Hoge Raad, 11-04-2025, ECLI:NL:HR:2025:545, 24/01891
Hoge Raad, 11-04-2025, ECLI:NL:HR:2025:545, 24/01891
Gegevens
- Instantie
- Hoge Raad
- Datum uitspraak
- 11 april 2025
- Datum publicatie
- 11 april 2025
- ECLI
- ECLI:NL:HR:2025:545
- Zaaknummer
- 24/01891
Inhoudsindicatie
Formeel recht. Art. 8:43, 8:54 en 8:55 Awb; art. 6 EVRM. Boete; horen in verzet.
Uitspraak
HOGE RAAD DER NEDERLANDEN
BELASTINGKAMER
Nummer 24/01891
Datum 11 april 2025
ARREST
in de zaak van
[X] B.V. (hierna: belanghebbende)
tegen
de STAATSSECRETARIS VAN FINANCIËN
op het beroep in cassatie tegen de uitspraak van de Rechtbank Den Haag van 28 maart 2024, nr. SGR 23/1853 V, op het verzet van belanghebbende tegen de uitspraak van de Rechtbank van 22 september 2023. De uitspraak van de Rechtbank op het verzet is aan dit arrest gehecht.
1 Geding in cassatie
Belanghebbende heeft tegen de uitspraak van de Rechtbank op het verzet beroep in cassatie ingesteld. Het beroepschrift in cassatie is aan dit arrest gehecht en maakt daarvan deel uit.
De Staatssecretaris, vertegenwoordigd door [P], heeft een verweerschrift ingediend.
2 Beoordeling van het middel
Belanghebbende heeft bij de Rechtbank beroep ingesteld betreffende een aan haar opgelegde aanslag in de vennootschapsbelasting en de daarbij gegeven boetebeschikking. Bij uitspraak van 22 september 2023 heeft de Rechtbank dat beroep met toepassing van artikel 8:54 Awb niet-ontvankelijk verklaard op de grond dat het voor de behandeling van dat beroep verschuldigde griffierecht niet of niet tijdig is betaald.

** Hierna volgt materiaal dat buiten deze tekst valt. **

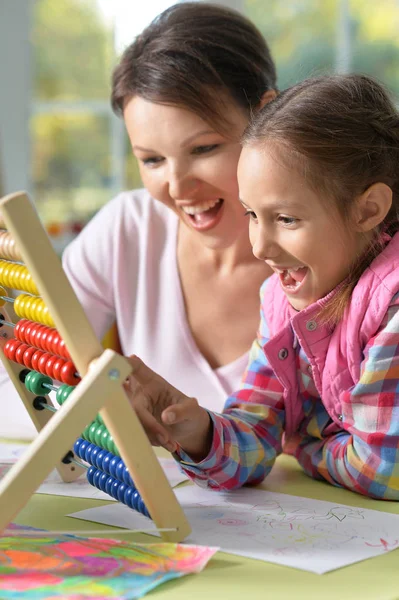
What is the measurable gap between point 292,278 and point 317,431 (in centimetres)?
25

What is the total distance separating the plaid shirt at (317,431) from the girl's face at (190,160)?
13.2 inches

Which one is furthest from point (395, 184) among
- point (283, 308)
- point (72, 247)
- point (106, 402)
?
point (72, 247)

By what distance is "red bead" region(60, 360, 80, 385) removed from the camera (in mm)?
1002

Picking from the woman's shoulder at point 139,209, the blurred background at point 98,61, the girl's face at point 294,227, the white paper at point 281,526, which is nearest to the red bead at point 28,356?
the white paper at point 281,526

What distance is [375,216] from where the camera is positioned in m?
1.11

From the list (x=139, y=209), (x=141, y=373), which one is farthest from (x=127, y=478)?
(x=139, y=209)

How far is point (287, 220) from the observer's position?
3.56ft

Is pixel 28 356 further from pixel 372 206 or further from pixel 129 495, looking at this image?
pixel 372 206

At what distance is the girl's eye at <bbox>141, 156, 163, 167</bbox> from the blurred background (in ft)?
9.41

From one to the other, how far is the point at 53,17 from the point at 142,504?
157 inches

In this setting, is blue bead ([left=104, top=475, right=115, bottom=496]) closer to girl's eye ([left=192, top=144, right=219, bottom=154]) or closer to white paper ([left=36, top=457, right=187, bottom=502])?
white paper ([left=36, top=457, right=187, bottom=502])

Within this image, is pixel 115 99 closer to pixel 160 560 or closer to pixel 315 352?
pixel 315 352

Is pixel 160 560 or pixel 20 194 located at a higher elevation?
pixel 20 194

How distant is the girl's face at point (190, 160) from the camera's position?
1.43 meters
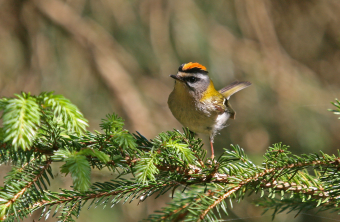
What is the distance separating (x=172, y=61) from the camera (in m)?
3.03

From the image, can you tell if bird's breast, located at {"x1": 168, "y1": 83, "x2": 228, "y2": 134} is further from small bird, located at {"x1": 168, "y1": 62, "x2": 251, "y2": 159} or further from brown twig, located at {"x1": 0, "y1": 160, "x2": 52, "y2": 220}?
brown twig, located at {"x1": 0, "y1": 160, "x2": 52, "y2": 220}

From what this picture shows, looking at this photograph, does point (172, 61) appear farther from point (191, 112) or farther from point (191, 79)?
point (191, 112)

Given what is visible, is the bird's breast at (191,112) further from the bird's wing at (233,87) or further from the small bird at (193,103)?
the bird's wing at (233,87)

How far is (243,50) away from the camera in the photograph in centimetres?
310

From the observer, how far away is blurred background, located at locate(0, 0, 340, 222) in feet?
8.39

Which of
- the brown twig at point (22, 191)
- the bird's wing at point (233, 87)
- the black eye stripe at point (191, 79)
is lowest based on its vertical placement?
the brown twig at point (22, 191)

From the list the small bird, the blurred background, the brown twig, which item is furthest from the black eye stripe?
the brown twig

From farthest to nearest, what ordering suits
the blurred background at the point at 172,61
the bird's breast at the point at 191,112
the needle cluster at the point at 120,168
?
1. the blurred background at the point at 172,61
2. the bird's breast at the point at 191,112
3. the needle cluster at the point at 120,168

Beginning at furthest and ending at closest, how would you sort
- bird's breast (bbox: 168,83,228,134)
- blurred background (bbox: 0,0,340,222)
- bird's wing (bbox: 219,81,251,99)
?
1. bird's wing (bbox: 219,81,251,99)
2. blurred background (bbox: 0,0,340,222)
3. bird's breast (bbox: 168,83,228,134)

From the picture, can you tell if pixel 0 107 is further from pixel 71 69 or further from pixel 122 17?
pixel 122 17

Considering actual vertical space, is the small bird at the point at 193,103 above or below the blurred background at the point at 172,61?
below

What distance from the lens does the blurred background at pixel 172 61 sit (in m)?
2.56

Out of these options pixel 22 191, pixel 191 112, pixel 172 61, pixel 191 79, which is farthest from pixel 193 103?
pixel 22 191

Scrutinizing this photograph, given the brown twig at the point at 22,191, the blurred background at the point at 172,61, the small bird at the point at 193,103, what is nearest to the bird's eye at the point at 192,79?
the small bird at the point at 193,103
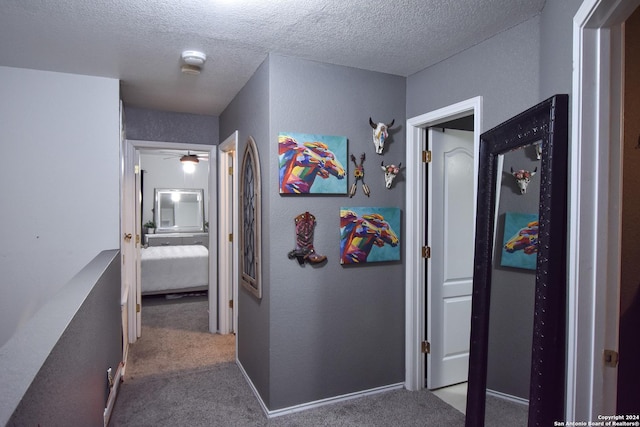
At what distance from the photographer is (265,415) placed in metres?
2.61

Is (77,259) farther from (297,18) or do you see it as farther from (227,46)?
(297,18)

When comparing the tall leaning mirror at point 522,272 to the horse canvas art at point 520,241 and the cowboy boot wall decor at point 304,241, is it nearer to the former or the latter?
the horse canvas art at point 520,241

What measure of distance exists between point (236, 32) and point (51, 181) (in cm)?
185

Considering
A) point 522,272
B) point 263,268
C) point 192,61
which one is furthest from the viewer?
point 263,268

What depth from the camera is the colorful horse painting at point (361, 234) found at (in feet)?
9.06

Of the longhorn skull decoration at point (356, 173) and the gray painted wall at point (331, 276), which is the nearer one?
the gray painted wall at point (331, 276)

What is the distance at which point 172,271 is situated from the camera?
5.79m

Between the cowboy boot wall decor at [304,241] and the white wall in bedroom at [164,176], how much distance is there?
6179 mm

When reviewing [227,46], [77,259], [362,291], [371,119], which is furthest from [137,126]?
[362,291]

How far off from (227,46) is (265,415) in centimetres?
243

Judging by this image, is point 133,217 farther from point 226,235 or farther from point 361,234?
point 361,234

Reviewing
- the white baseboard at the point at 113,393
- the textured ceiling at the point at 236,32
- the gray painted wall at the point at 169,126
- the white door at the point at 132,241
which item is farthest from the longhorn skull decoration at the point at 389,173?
the white door at the point at 132,241

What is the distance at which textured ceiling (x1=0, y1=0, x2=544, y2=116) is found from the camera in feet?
6.38

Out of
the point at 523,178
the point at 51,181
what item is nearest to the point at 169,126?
the point at 51,181
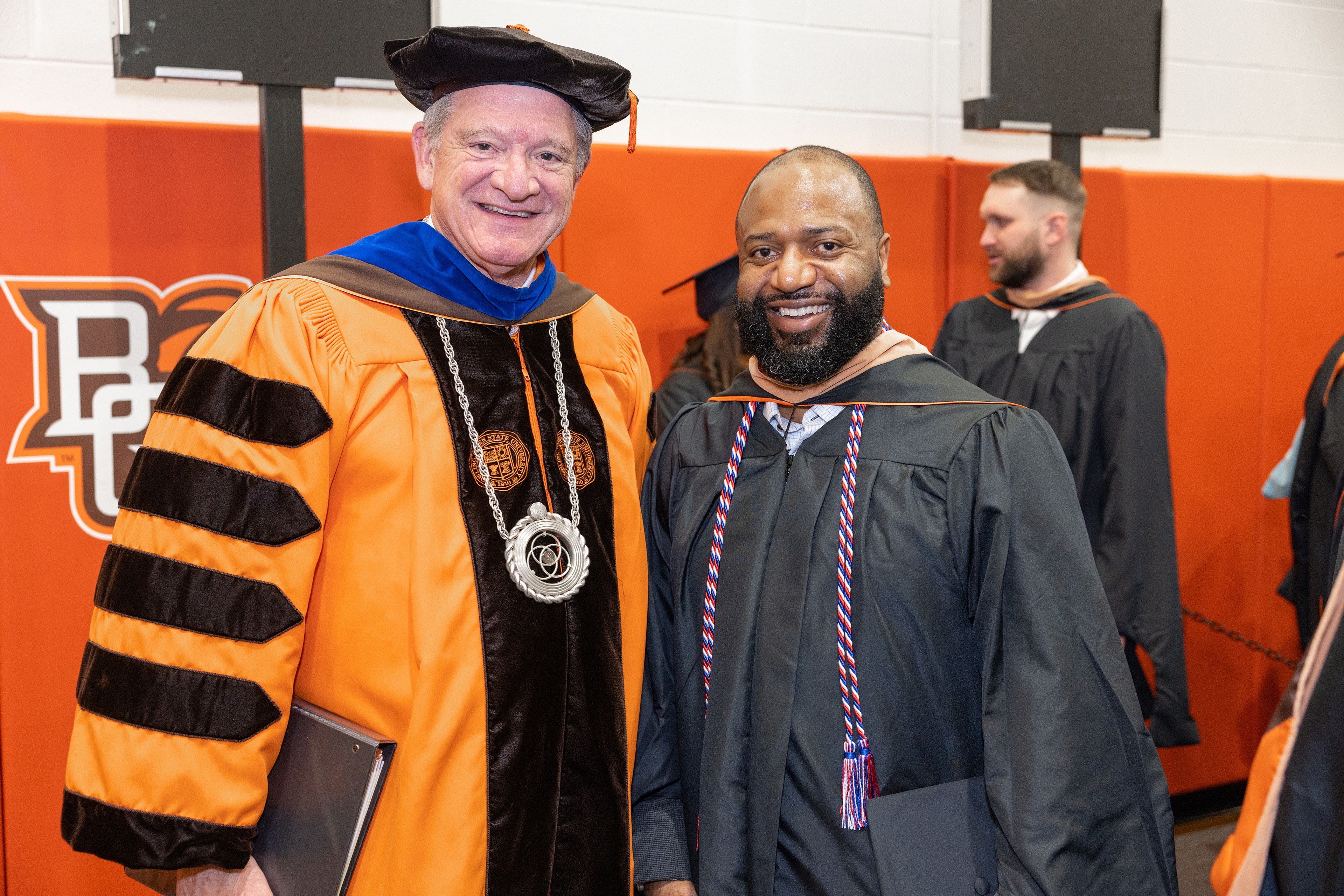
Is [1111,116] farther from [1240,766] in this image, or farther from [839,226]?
[1240,766]

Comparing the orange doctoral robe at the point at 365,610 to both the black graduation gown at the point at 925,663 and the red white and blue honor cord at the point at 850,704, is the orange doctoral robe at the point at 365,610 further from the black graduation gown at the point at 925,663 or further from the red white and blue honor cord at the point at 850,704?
the red white and blue honor cord at the point at 850,704

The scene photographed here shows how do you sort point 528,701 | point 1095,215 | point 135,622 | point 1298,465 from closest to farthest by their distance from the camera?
point 135,622 → point 528,701 → point 1298,465 → point 1095,215

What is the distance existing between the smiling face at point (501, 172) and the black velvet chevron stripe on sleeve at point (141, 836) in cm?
90

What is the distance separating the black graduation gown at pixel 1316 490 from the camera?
304 cm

Bij de in cassatie bestreden uitspraak op verzet heeft de Rechtbank het tegen de uitspraak van 22 september 2023 gedane verzet ongegrond verklaard zonder belanghebbende te hebben gehoord. Volgens de uitspraak op verzet heeft belanghebbende niet verzocht om op een zitting te worden gehoord.
Het middel houdt onder meer in dat de Rechtbank niet tot ongegrondverklaring van het door belanghebbende gedane verzet had mogen overgaan zonder haar daarover te horen.
De stukken van het geding laten geen andere conclusie toe dan dat het door belanghebbende bij de Rechtbank ingestelde beroep mede ziet op de aan belanghebbende opgelegde boete. Dit brengt mee dat de Rechtbank, ook al had belanghebbende niet verzocht om op een zitting te worden gehoord, had moeten onderzoeken of het vereiste van een behoorlijk proces als bedoeld in artikel 6 EVRM aanleiding gaf belanghebbende ambtshalve in de gelegenheid te stellen op een zitting te worden gehoord naar aanleiding van haar verzet.1
Uit de uitspraak op verzet blijkt niet dat de Rechtbank heeft onderkend dat een boete in geding was, zodat reeds hierom niet kan worden aangenomen dat de Rechtbank het hiervoor in 2.3.1 bedoelde onderzoek heeft verricht bij haar kennelijke beslissing om belanghebbende niet uit te nodigen om op een zitting over het verzet te worden gehoord. Evenmin heeft de Rechtbank in de bestreden uitspraak vastgesteld dat belanghebbende uitdrukkelijk of stilzwijgend afstand heeft gedaan van het recht om over het verzet te worden gehoord. De kennelijke beslissing van de Rechtbank om belanghebbende niet uit te nodigen om op een zitting over het verzet te worden gehoord, berust dus ofwel op een onjuiste rechtsopvatting ofwel behoefde nadere motivering, die ontbreekt. Het middel slaagt in zoverre.
Gelet op hetgeen hiervoor in 2.3.2 is overwogen, kan de uitspraak van de Rechtbank op het verzet niet in stand blijven. Het middel behoeft voor het overige geen behandeling. Terugwijzing moet volgen.
3 Proceskosten
De Hoge Raad ziet geen aanleiding voor een veroordeling in de proceskosten.